Wendy Bolton took lead as president. “I am a founding member of the Coastal Bryan Tree Foundation,” Bolton said. “But I have never been on a committee starting from scratch.”
She admitted it was harder to start a 501(c) 3 nonprofit organization than she imagined. “We began with petitions to gauge the community’s interest and within a couple of months, we had 1,500 signatures,” she said.
“It’s definitely been a team effort,” vice president Jane Honnor said. Honnor runs local PawParazzi Pet Boutique and said she was lucky to be able to use her store as a base to build support.
“When people stopped in, I would ask them to sign the petition and ask for donations for the fundraiser,” Honnor said. “But this is just the beginning for us. We will have many more fundraisers in the future.”
Each member of the Bryan County Dog Park committee brings unique expertise to the group. Secretary Lesley Francis “is a public relations guru and has been great to promote the fundraiser through all the media outlets,” Honnor said.
Karen Stack, the group’s treasurer, brings years of experience working with non-profits to the group. Marketing specialist, Jean Iaderosa, and attorney, Aimee Harris, recently added their skills to the mix and joined the group as board members.
But don’t dismiss this group of ladies as simple dog lovers who wanted to get a few close friends together for a wine and cheese party on the river.

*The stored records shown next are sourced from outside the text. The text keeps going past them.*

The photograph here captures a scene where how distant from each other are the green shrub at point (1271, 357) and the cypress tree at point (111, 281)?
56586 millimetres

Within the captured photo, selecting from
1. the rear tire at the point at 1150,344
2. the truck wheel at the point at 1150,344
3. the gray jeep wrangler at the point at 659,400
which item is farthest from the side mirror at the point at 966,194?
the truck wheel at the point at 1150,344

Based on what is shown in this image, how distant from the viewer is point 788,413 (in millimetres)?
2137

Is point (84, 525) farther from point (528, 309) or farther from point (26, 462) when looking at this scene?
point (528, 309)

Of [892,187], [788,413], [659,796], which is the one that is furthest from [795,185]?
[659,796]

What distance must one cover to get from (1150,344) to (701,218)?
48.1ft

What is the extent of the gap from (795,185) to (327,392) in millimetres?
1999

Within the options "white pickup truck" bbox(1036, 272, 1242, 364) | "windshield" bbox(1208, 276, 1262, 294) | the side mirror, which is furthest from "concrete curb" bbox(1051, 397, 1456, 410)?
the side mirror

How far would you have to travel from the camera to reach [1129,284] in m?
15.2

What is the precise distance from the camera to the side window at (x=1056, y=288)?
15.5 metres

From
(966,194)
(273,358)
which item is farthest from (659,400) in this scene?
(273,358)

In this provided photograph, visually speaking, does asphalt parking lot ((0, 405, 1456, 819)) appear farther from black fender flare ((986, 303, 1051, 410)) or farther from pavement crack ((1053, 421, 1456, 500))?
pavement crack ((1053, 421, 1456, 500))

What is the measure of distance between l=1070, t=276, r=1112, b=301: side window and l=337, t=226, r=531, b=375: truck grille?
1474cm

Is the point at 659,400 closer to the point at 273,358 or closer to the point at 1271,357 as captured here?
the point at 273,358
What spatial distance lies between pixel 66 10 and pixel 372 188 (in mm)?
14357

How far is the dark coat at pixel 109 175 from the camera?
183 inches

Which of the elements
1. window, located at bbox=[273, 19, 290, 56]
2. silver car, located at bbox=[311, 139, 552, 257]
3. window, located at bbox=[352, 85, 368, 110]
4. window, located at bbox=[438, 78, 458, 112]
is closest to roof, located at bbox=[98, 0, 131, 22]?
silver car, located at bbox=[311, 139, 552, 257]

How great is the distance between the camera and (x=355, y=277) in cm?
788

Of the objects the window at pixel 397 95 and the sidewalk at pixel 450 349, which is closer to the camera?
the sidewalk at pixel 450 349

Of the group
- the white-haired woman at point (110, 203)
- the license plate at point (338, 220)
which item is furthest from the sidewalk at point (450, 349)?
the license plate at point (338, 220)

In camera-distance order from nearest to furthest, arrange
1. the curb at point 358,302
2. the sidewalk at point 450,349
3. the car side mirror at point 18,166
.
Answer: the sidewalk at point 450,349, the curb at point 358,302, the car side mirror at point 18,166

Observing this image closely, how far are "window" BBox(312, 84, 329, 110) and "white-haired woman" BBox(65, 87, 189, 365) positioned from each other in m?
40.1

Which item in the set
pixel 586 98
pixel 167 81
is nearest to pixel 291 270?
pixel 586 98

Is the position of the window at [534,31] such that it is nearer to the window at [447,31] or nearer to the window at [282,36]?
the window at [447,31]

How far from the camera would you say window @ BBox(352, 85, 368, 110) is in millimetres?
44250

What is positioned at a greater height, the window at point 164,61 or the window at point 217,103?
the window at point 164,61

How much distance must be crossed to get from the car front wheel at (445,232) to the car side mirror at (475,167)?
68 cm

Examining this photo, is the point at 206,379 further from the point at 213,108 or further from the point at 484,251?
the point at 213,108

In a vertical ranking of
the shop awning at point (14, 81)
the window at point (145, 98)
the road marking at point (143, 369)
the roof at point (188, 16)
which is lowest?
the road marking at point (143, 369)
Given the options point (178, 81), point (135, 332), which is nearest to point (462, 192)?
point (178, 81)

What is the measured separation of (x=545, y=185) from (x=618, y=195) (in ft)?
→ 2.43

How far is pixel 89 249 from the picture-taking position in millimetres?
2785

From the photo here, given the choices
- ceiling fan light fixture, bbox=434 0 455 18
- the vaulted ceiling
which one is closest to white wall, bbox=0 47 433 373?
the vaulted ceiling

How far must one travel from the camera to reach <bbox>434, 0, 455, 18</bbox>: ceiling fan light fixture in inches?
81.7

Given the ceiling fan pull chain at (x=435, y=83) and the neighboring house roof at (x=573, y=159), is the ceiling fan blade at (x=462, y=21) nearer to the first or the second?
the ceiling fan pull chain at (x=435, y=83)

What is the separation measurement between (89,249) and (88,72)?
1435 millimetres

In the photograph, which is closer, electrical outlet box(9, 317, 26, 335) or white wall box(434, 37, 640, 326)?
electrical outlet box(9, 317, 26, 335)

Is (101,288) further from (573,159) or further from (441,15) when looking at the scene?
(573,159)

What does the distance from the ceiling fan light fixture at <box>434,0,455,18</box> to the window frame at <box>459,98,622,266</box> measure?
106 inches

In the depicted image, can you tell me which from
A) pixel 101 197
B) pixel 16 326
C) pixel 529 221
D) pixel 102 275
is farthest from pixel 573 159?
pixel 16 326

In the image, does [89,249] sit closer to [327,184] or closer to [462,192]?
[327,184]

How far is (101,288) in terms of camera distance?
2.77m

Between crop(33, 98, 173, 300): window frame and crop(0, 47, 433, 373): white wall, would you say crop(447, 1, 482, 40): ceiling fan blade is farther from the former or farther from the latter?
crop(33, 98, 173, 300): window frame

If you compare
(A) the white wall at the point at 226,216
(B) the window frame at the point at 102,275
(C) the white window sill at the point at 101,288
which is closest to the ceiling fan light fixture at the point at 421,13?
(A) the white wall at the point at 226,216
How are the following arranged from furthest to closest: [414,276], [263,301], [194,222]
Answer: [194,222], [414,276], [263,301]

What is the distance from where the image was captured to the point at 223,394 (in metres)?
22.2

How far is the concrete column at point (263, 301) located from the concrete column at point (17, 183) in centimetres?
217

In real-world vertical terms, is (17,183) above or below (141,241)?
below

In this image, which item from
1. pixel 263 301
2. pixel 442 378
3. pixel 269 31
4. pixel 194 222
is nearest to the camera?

Their determination and tenacity to bring this project to reality has impressed many longtime business leaders, including the chairman of the Bryan County Board of Commissioners, Jimmy Burnsed.
Burnsed donned his casual attire and came out to the fundraiser Thursday night to make the formal presentation of the donated land.
“In April, we offered the Bryan County Bark Park 1.5-acres of land,” Burnsed said. “We will run the water to the park and keep the grass cut, but the park committee is responsible for putting at least $10,000 in the bank to start the project.”
Burnsed’s serious presentation took a more playful tone and he looked over at Bolton and laughed. “These ladies are so committed to getting this done that I fully believe the park will be open before the end of the year,” he said.
While many folks believe the $10,000 is the ultimate goal, Bolton and Honnor both stressed that those funds are just the beginning.
“Everything will have to be done in stages,” Bolton added. “You can’t have a dog park without a fence, so our first goal is to pay for the fencing.”
Honnor added that fencing is the biggest expense. “The cost for chain link fence for 1.5-acres is very high, so we may just fence in half the area and then do the rest in stages as we raise more funds,” Honnor explained.
While the opening day of the dog park is uncertain, it is clear these ladies know what it takes to raise money and support.
The wine and cheese fundraiser capped the evening with the live and silent auction, and everyone seemed to get swept up in the spirit of giving. Lesley Francis announced the donations and the fundraiser netted just over $10,000, so fencing for the dog park can begin.
“The outreach of support from everyone has been amazing,” Bolton said.